Because we find that the dual recovery exclusion operates to prevent Defendant from recovering UIM benefits under the Allstate policy, and because we hold that the exclusion does not violate the public policy expressed in the MVFRL, we need not reach the issue of whether the family car exclusion violates public policy. We conclude then that Estate of Brent A. Leiter is not entitled to receive underinsured motorist benefits under the policy of insurance issued to Charles D. Leiter and shall accordingly grant Plaintiff's motion for judgment on the pleadings.

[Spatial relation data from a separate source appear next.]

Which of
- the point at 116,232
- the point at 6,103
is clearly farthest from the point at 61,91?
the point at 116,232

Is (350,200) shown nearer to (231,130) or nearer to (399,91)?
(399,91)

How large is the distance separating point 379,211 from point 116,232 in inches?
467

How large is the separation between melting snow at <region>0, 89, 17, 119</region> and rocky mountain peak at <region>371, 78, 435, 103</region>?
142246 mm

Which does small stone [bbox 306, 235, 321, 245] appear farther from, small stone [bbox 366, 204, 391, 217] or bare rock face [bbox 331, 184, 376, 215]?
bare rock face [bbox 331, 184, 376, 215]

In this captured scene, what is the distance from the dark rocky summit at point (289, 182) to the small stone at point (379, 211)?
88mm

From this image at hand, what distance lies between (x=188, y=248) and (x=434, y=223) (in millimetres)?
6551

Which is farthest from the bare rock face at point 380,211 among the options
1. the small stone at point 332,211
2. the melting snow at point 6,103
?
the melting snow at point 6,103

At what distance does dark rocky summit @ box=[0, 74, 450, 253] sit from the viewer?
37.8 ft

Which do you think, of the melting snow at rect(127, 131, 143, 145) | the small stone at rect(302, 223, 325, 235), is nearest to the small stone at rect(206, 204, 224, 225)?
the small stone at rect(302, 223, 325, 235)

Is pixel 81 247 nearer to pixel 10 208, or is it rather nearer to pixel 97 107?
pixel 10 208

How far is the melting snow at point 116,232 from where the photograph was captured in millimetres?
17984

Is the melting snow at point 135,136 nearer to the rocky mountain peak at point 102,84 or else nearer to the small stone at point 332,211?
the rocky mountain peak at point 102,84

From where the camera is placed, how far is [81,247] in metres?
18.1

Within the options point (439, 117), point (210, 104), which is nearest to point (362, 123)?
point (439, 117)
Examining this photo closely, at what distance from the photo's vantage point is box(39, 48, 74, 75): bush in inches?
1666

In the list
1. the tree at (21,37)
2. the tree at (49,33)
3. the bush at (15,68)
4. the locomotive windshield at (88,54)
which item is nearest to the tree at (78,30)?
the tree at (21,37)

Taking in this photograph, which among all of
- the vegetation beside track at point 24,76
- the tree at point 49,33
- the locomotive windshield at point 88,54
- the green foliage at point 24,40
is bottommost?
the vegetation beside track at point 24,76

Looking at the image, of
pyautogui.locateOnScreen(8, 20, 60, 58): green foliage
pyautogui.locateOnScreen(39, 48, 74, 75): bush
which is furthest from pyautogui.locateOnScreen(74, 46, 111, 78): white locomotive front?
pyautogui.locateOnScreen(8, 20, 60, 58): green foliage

NOW, THEREFORE, IT IS ORDERED THAT:
1. Plaintiff's Motion for Judgment on the Pleadings (doc. 6) is granted. The Estate of Brent A. Leiter is not entitled to receive underinsured motorist benefits under the policy of insurance issued to Charles D. Leiter.
2. The Clerk is directed to close the file on this case.NOTES
 "Resident" is defined as "a person who physically resides in your household with the intention of continuing residence there. Your unmarried dependent children temporarily living away form home will be considered residents if they intend to resume residing in your household." (Compl. Ex. A at 16) (emphasis in original).
 In this regard, Defendant argues that dual recovery exclusion operates "not only to eliminate coverage or the vehicle involved but also the damages an insured is legally entitled to receive from an underinsured operator, i.e., Mr. Guzio." (Def.'s Br. Opp. Pl.'s Br. Supp. Pl.'s Mot. Judg. Plead. at 2).
 We note that the automobile policy written by Allstate in this case is somewhat unusual, in that it insures an automobile (the Decedent's) owned by someone other than the named insured (Charles Leiter). We presume that this was accomplished for the purpose of cost saving, recognizing that it was undoubtedly less expensive to pick up the Decedent's automobile on the Leiter policy than to issue two separate policies. However, the Estate of Leiter now seeks in effect to have it both ways. Having joined the Leiter policy, the Estate nonetheless argues that we should treat the Decedent as being a separate policyholder with respect to the underinsured coverage.